Reason of State

Who created the phrase that allows countries to justify many things under the umbrella of "national interest"? 

No, no Pietro Vettori (Petrus Victorius), the 16th-century Italian scholar appointed by Duke Cosimo I de' Medici to teach in Florence even if previously he opposed the Medici rule - You can see a painting of him attributed to Tiziano in his Treatise on the praise and the cultivation of olive trees.

The creator of "Reason of State" (ragion di Stato - read "national interest") was his friend and colleague Giovanni della Casa. This was the clergy, poet, and inquisitor related to the arrest of Protestant preacher Baldo Lupetino (the Lutheran Baldo d'Albona). 

Giovanni della Casa wrote about "reason of state" in his "Oration to Emperor Charles V" of 1547 - or 1549, depending of sources - as a political justification for certain actions that deviate from common law or morality for the sake of the state's preservation.

The confusion in attribution comes from the fact that Pietro Vettori edited the works of della Casa after the latter's death (Latina Monumenta). 

In any case, ideas around "national interest" were incubating at the time. 

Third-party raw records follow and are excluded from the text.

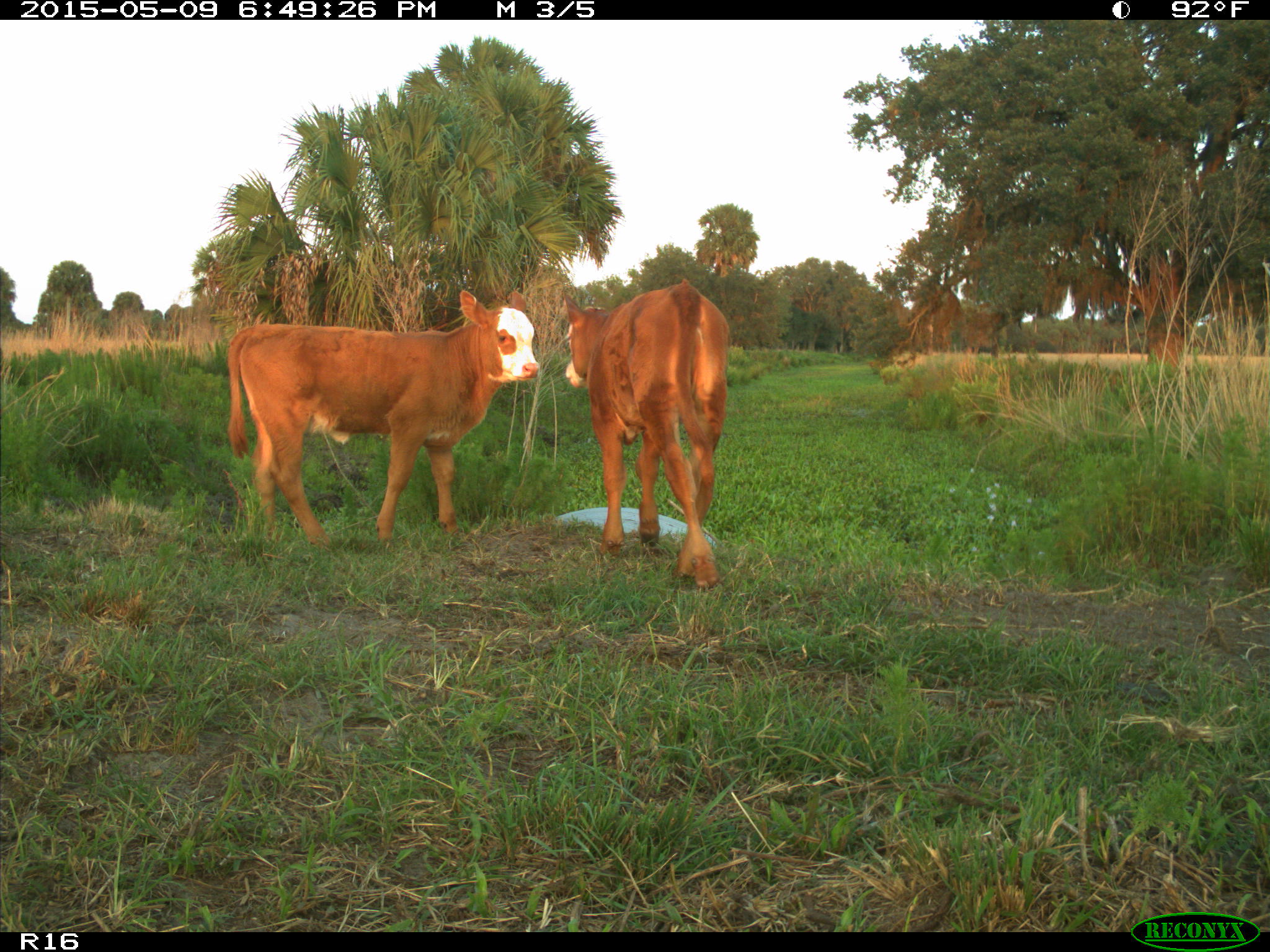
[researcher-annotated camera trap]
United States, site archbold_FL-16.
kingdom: Animalia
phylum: Chordata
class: Mammalia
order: Artiodactyla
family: Bovidae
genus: Bos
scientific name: Bos taurus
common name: domestic cow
Bos taurus (domestic cow).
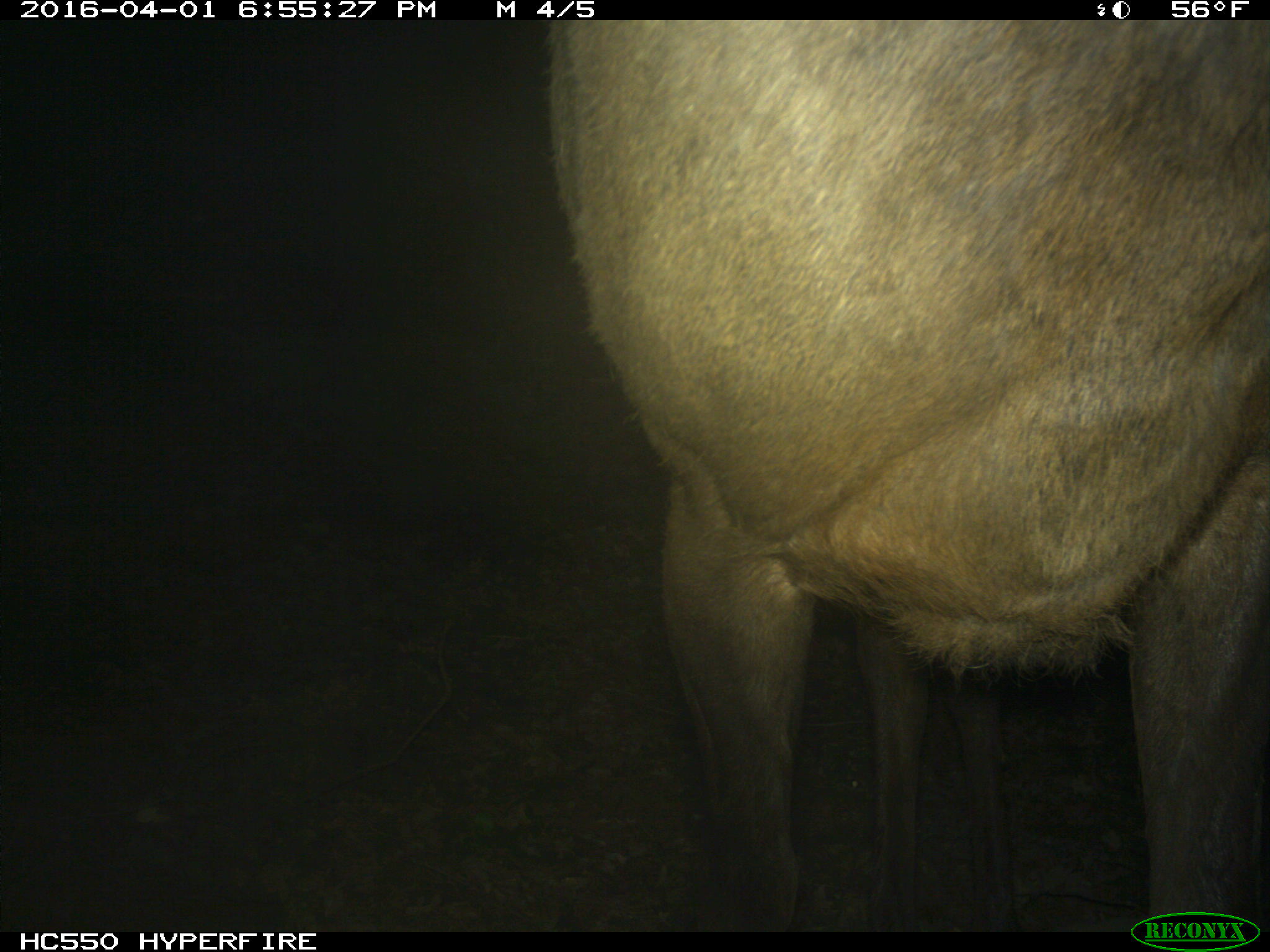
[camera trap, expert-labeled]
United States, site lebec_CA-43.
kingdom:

  1. Niccolò Machiavelli touches on the concept in The Prince in 1513. 
  2. Giovanni della Casa made the first written known use of the phrase "reason of state" (1547 or 1549). 
  3. By 1589, the Italian Jesuit Giovanni Botero published his influential treatise on the subject which ended popularizing the term throughout Europe (Della Ragion di Stato - The Reason of State). 
Pietro Vettori (Petrus Victorius) wasn't the creator, but the scholar was a fan of accuracy and truth in the study of language and art. He wrote in 1576 (Sallust preface - translated from Latin):

These things have always urged me to conduct myself very cautiously in this task: and to attribute little or nothing to conjecture and ingenuity.

Sounds like a good advice. We need to be careful with our incomplete information because we never end learning.